Required action :: Could you give every line of the material below as a JSON list of strings, one string per line, with blank lines skipped and the pictures left out?

Crawled caption data
________________

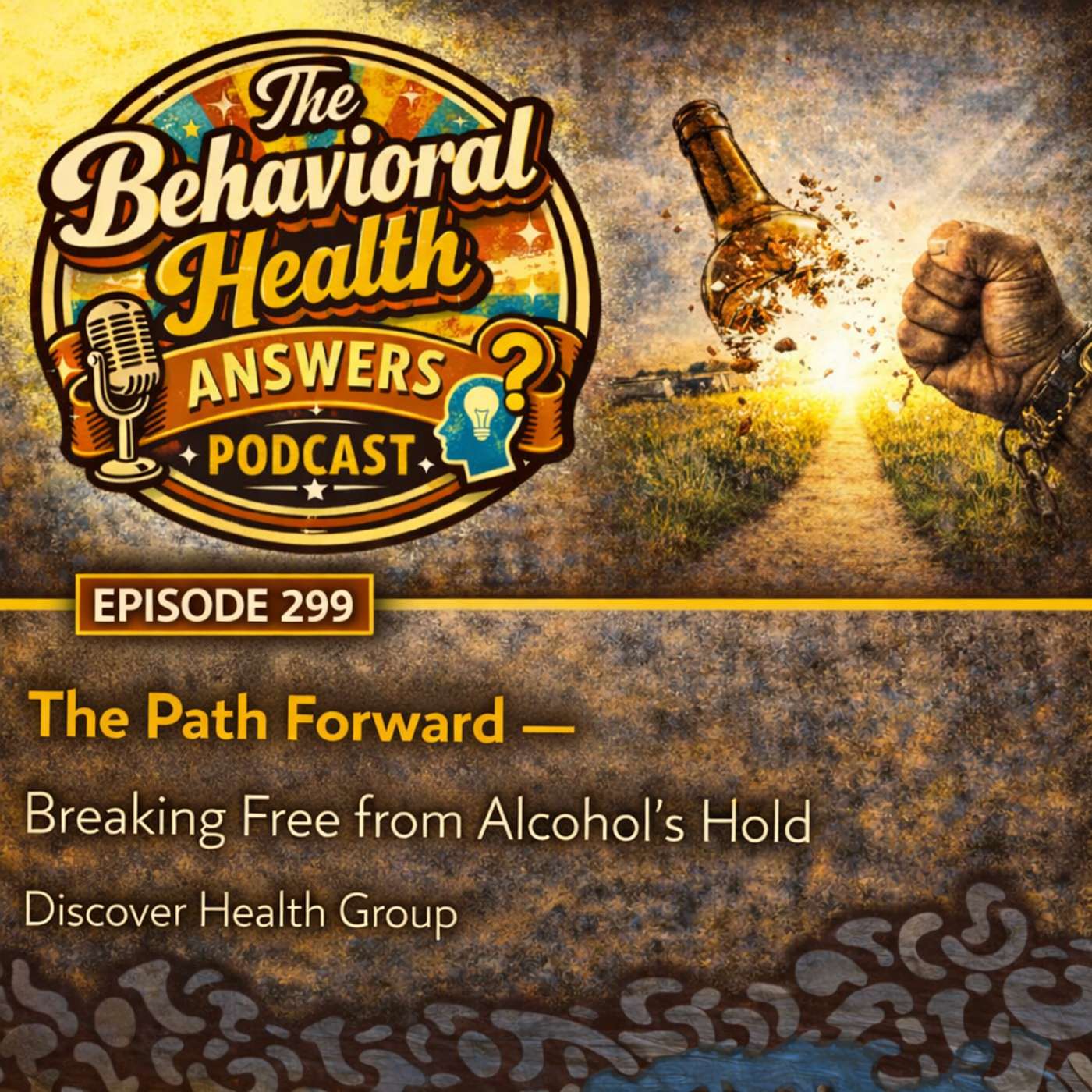 Episode 299: The Path Forward - Breaking Free from Alcohol's Hold | Discover Health Group episode artwork
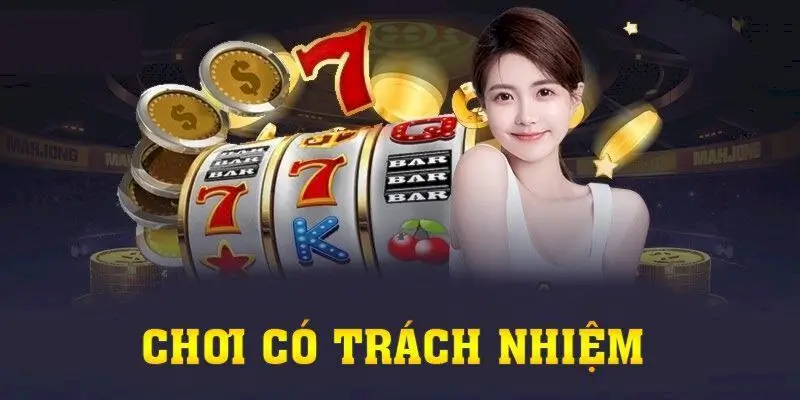 Các nhiệm vụ cần thực hiện để là người chơi có trách nhiệm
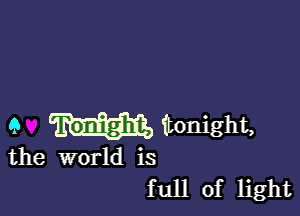 9 (tonight,

the world is
full of light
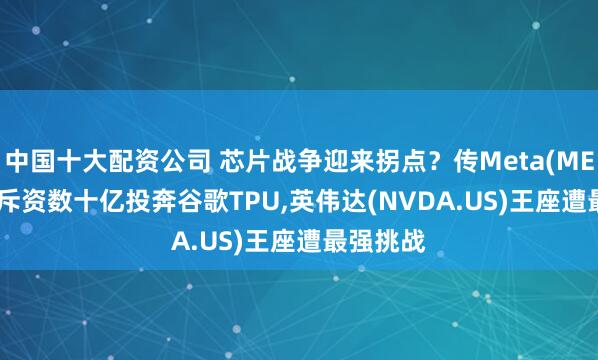 中国十大配资公司 芯片战争迎来拐点？传Meta(META.US)斥资数十亿投奔谷歌TPU,英伟达(NVDA.US)王座遭最强挑战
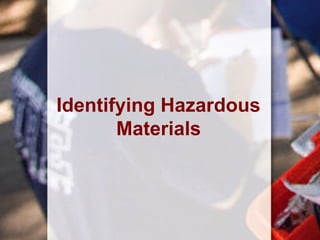 Identifying Hazardous
Materials
 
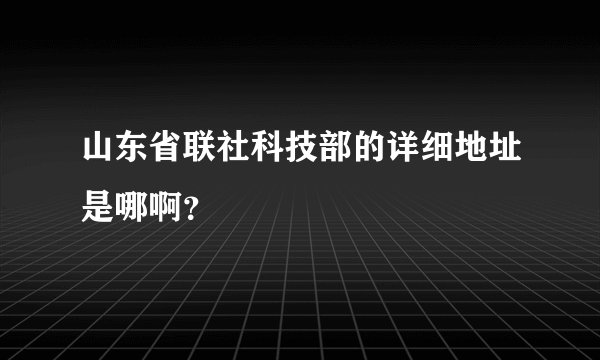 山东省联社科技部的详细地址是哪啊？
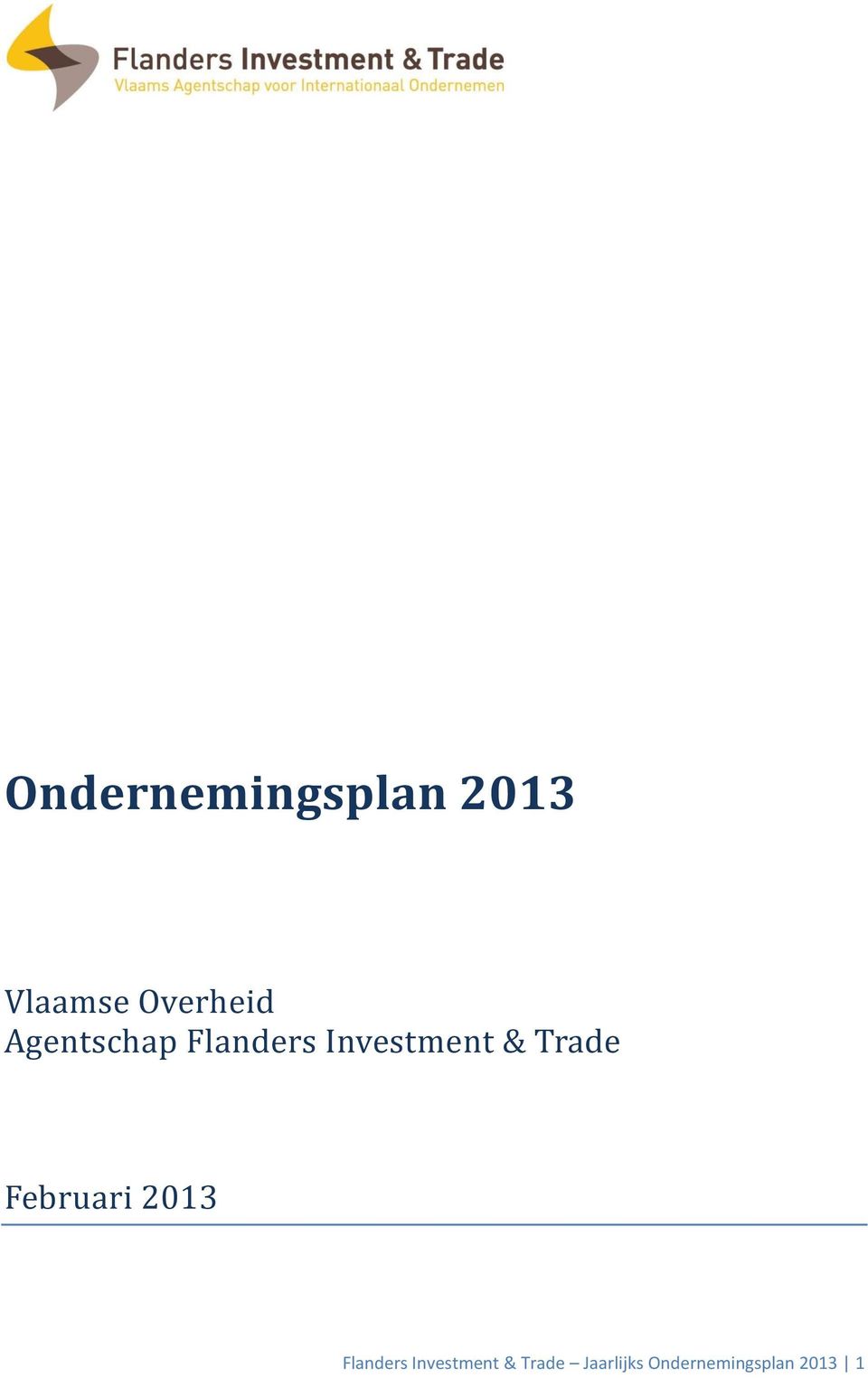 Februari 2013 Flanders Investment &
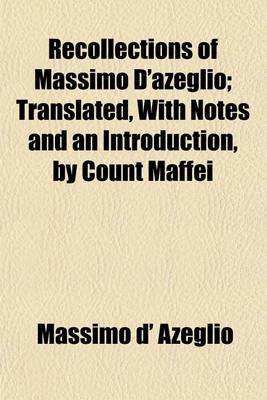 Book cover for Recollections of Massimo D'Azeglio; Translated, with Notes and an Introduction, by Count Maffei Volume 2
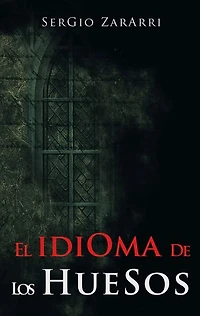 El idioma de los huesos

________________

Response for this exercise ::
[
  " Episode 299: The Path Forward - Breaking Free from Alcohol's Hold | Discover Health Group episode artwork",
  " Các nhiệm vụ cần thực hiện để là người chơi có trách nhiệm",
  " 9 (tonight,",
  "the world is",
  "full of light",
  " 中国十大配资公司 芯片战争迎来拐点？传Meta(META.US)斥资数十亿投奔谷歌TPU,英伟达(NVDA.US)王座遭最强挑战",
  " Identifying Hazardous",
  "Materials",
  " 山东省联社科技部的详细地址是哪啊？",
  " Februari 2013 Flanders Investment &",
  " Book cover for Recollections of Massimo D'Azeglio; Translated, with Notes and an Introduction, by Count Maffei Volume 2",
  " El idioma de los huesos"
]